Two mirror image cycles are shown in the Figure, which displays the differences between 2 separate groups that were studied. However, in a randomly sampled population, this figure can be interpreted as a continuum of adaptation. The midpoint (not shown) theoretically represents the volume of daily water consumption that neither stimulates nor suppresses renal water reabsorption. However, this point has yet to be defined because of the complexity of the known and unknown inputs to and effects of body water regulation.

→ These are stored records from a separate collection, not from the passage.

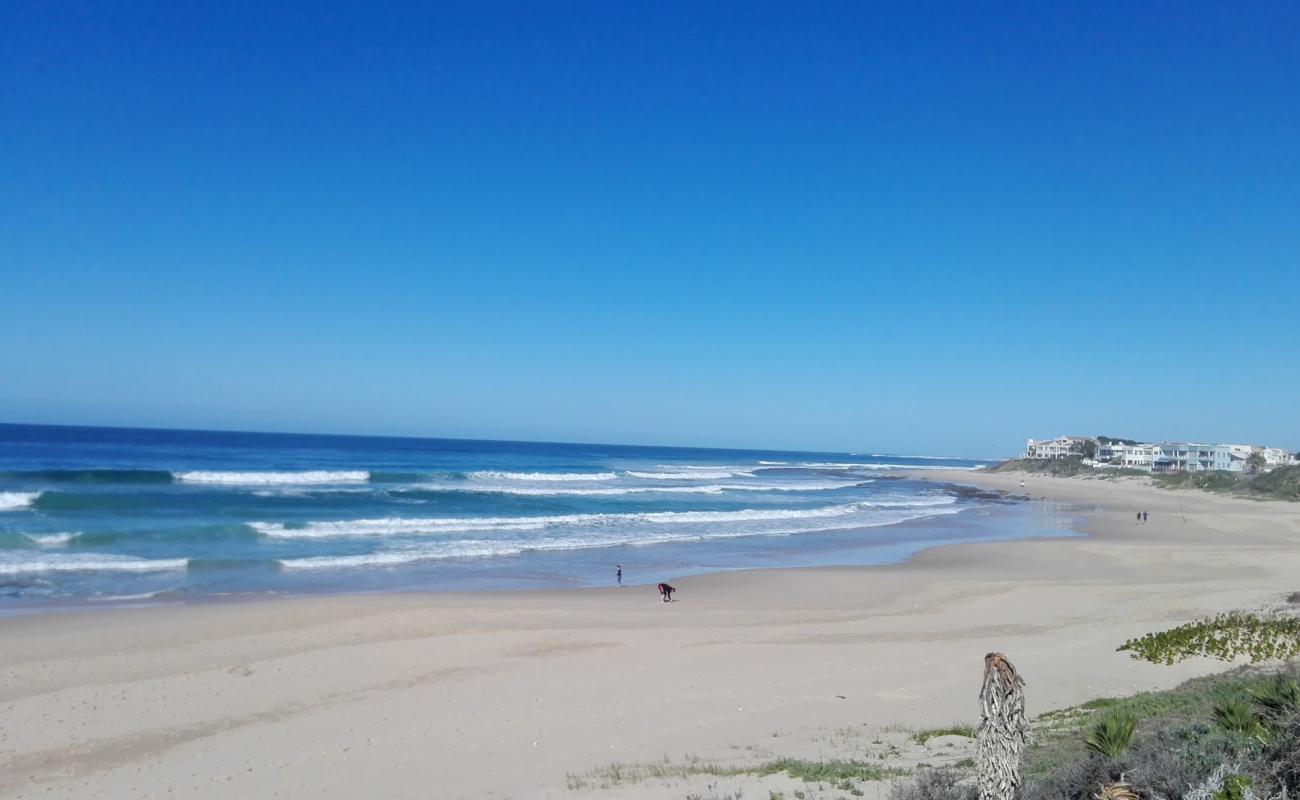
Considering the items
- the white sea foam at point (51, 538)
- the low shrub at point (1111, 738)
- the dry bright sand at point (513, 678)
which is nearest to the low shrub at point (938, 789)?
the low shrub at point (1111, 738)

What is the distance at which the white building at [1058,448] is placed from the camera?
116 meters

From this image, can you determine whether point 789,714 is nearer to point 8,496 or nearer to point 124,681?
point 124,681

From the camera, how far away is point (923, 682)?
1045cm

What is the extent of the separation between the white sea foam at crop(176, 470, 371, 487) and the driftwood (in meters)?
42.3

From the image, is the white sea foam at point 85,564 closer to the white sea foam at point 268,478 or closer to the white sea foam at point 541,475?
the white sea foam at point 268,478

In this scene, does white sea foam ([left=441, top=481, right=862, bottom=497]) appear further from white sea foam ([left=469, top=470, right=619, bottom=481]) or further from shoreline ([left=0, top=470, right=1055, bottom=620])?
shoreline ([left=0, top=470, right=1055, bottom=620])

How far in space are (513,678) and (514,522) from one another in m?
19.7

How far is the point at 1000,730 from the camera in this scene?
A: 12.4 feet

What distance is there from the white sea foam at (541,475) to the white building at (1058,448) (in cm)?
8149

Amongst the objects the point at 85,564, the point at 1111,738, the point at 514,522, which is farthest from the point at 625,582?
the point at 1111,738

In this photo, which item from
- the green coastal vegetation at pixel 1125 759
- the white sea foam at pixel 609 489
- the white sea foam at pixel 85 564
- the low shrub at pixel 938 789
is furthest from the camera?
the white sea foam at pixel 609 489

Our research does not address the long-term health outcomes of consuming a low or high volume of water each day. However, the findings suggest that physiological adaptations occur that enable body water balance across a range of fluid intakes. In addition, these adaptations may include perceptual differences between large and small volume water consumers. We propose that persons previously assumed to have a lower “set-point” for thirst may in fact maintain total body water similar to individuals who chronically consume a larger volume. For both HIGH and LOW, the volume of water habitually consumed was appropriate to maintain a euhydrated state (ie, normal and similar serum osmolality) because each employed unique thirst perception and renal responsiveness to arginine vasopressin (AVP). However, given some of the known ill-effects related to the actions of AVP,22 the chronic high levels of AVP present in HIGH necessitate further research. Although fluid balance is maintained, the overall health cost has yet to be determined.